For the first set of runs, Anaphase was evaluated after 20 rounds, and the threshold for the winner was at least two more successes than the loser. After each 25 iterations of Mitosis, the resulting population was pit against a random player (playing white) for fifty games and the results were recorded (see Table 1 below for the first run results and Table 2 below for the second run results).

Table 1: Mitosis Iterations and Performance from Run 1
Number of Mitosis Iterations Games Won By Mitosis I vs. Random Player Games Won By Mitosis II vs. Random Player
0 52% 48%
25 58% 56%
50 66% 56%
75 70% 54%
100 68% 52%

For the first run we see that Mitosis II produces only slightly better results than the random player, where Mitosis I seems to be better at creating strong populations (see Table 1 above for details).

Table 2: Mitosis Iterations and Performance from Run 2
Number of Mitosis Iterations Games Won By Mitosis I vs. Random Player Games Won By Mitosis II vs. Random Player
0 48% 56%
25 58% 58%
50 66% 48%
75 64% 56%
100 64% 52%

For the second run we see that Mitosis II continues to produce only slightly better results than the random player, and Mitosis I seems to behave similarly to the first run, where the performance is slightly less after 100 iterations than it is after 75 (see Table 2 above for details).

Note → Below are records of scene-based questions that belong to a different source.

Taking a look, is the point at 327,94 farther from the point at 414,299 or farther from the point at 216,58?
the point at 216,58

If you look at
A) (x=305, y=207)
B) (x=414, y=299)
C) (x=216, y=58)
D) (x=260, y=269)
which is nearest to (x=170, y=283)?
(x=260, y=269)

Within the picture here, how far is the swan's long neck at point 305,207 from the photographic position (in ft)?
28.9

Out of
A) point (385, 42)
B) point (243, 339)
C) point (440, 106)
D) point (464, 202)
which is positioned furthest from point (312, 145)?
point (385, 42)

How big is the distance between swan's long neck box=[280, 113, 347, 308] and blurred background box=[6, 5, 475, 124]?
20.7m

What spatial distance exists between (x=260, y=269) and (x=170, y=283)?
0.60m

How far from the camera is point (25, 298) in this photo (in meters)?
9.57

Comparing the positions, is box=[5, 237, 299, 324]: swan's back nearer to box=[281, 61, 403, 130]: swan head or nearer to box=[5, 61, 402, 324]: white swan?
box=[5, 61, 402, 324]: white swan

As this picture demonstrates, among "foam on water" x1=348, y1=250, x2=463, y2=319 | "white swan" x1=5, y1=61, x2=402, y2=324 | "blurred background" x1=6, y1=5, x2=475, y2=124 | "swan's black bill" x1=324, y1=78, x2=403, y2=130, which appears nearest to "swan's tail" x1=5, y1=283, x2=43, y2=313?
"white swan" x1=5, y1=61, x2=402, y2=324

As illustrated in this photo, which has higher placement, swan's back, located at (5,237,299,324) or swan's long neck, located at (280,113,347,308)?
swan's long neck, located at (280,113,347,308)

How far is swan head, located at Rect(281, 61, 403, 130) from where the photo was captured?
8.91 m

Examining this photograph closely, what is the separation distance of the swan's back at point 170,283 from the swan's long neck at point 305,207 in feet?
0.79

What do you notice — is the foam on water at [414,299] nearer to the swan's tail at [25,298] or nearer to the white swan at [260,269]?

For the second set of runs, Anaphase was evaluated similarly to the first set. Again, after each 25 iterations of Mitosis, the resulting population was pit against a random player (playing white) for fifty games and the results were recorded (see Table 3 below for the third run results and Table 4 below for the fourth run results). Here, however, Mitosis III was used, where k and l were treated as follows:

k = n - l
l = iteration * n / 100

So we see that here, there is a simple linear gradient shift between Mitosis II and Mitosis I as the number of iterations increases.

Table 3: Mitosis Iterations and Performance from Run 3
Number of Mitosis Iterations Games Won By Mitosis III vs. Random Player
0 48%
25 60%
50 68%
75 74%
100 76%

For the third run we see that Mitosis III does better in finding and maintaining a population better than a random player (see Table 3 above for details).

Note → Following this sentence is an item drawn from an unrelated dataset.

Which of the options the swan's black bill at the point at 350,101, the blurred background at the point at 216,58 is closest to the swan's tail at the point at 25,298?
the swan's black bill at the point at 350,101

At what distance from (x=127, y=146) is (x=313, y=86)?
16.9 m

Table 4: Mitosis Iterations and Performance from Run 4
Number of Mitosis Iterations Games Won By Mitosis III vs. Random Player
0 54%
25 62%
50 64%
75 74%
100 74%

Our observation in the third run is confirmed by the fourth (see Table 4 above for details).

Conclusion

As we can see, the three Mitosis variants produce slightly better players than a random one. Mitosis III with a linear gradient shift of the values of k and l seemed to do the best for reasons which make sense: it's better to replace early and refine later. Further experimentation is required, but this presents a good (if not slightly disappointing) introduction to the performance of this method of population refinement. Perhaps the addition of a ladder tournament and more iterations are required for better performance.